Forward and backward are not symmetric. Synthesis, since it works backwards from a desired state, is strictly more expressive, since it can start from desired states that are not realizable or reachable from the current state using known techniques and patterns of behavior. It can also fail in more ways, since it might attempt impossibilities.

A leap — a creative leap — may be required to connect the forward and backward regimes. Sometimes this might just manifest as a textbook technical problem that is easy to solve once you pose it correctly. You could even outsource that to an appropriate sort of technician to actually execute. Craftsmanship and skill are useful for creativity up to the point where you can see the leap that is needed, but once seen, others can often do it. The most creative people in a medium are rarely the master technicians.

I like the definition of genius as “talent hits the target others can’t hit, genius hits the target others can’t see.” Creative genius likes in seeing what others don’t see. But once you’ve actually seen it, you might be able to simply point it out to others to hit. They might even be better at hitting it than you, once you point it out.

At other times creativity might manifest as an “invention gap,” as I’ve taken to calling it, or even a “discovery” gap — uncovering a new principle or phenomenon to harness in nature.
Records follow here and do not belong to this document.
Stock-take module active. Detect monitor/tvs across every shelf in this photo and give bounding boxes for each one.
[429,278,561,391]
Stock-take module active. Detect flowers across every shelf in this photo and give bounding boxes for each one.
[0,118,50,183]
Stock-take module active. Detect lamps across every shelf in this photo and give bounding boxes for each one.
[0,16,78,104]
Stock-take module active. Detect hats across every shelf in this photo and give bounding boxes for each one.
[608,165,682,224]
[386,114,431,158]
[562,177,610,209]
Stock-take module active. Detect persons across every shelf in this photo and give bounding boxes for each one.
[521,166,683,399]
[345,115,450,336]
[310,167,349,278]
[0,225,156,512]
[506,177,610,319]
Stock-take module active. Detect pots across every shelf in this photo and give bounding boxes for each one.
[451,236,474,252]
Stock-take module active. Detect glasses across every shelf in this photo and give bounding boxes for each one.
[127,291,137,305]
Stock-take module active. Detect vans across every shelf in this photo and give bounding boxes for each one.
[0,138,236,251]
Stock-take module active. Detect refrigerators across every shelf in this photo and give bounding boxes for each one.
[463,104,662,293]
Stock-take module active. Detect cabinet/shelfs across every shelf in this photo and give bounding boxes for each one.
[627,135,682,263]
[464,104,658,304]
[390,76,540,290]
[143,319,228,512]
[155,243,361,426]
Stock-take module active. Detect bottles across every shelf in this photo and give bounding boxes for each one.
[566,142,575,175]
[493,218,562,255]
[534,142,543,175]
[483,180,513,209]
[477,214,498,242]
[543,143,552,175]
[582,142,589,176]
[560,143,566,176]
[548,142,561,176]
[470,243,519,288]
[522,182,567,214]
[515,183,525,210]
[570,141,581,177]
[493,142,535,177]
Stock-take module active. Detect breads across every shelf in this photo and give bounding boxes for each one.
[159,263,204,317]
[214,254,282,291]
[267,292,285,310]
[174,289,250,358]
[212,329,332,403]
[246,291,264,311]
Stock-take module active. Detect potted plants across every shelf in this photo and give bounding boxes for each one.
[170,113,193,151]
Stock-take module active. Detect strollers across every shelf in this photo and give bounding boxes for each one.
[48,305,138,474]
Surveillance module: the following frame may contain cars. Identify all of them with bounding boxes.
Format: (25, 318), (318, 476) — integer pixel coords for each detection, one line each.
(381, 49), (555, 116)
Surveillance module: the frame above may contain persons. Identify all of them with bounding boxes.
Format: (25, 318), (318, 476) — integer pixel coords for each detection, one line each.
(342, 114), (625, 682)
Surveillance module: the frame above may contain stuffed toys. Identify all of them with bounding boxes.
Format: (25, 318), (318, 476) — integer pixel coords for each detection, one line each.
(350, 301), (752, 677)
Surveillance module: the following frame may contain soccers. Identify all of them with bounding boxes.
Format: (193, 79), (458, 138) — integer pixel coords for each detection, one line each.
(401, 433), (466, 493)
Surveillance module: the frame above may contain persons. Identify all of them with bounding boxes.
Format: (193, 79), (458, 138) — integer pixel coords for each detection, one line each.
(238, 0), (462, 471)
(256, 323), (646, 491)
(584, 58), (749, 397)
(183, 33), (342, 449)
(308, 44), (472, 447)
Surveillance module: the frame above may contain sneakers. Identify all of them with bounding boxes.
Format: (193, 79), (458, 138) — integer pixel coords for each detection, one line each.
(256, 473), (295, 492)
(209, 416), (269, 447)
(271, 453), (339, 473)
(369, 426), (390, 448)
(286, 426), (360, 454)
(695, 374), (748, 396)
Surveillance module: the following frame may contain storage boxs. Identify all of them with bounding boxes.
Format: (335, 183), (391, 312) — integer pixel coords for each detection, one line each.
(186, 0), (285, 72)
A problem that nobody knows how to solve, or a behavior of nature that nobody has noticed, modeled, or figured out how to harness.

[---]

Imagination to some extent is relative to training data. What for you is a leap of imagination may be a straightforward inference for someone who has seen or experienced more cases. A sufficiently trained AI model may produce behaviors indistinguishable from highly imaginative human behaviors.

Creative behaviors require imagination, but also require more something more. Imagination is necessary but not sufficient for creativity.

Creative behaviors, I think, call for the equivalent of mutation or noise-injection into an evolutionary process. There is a non sequitur quality to creative leaps that strikes me as fundamentally non-analytical and serendipitous.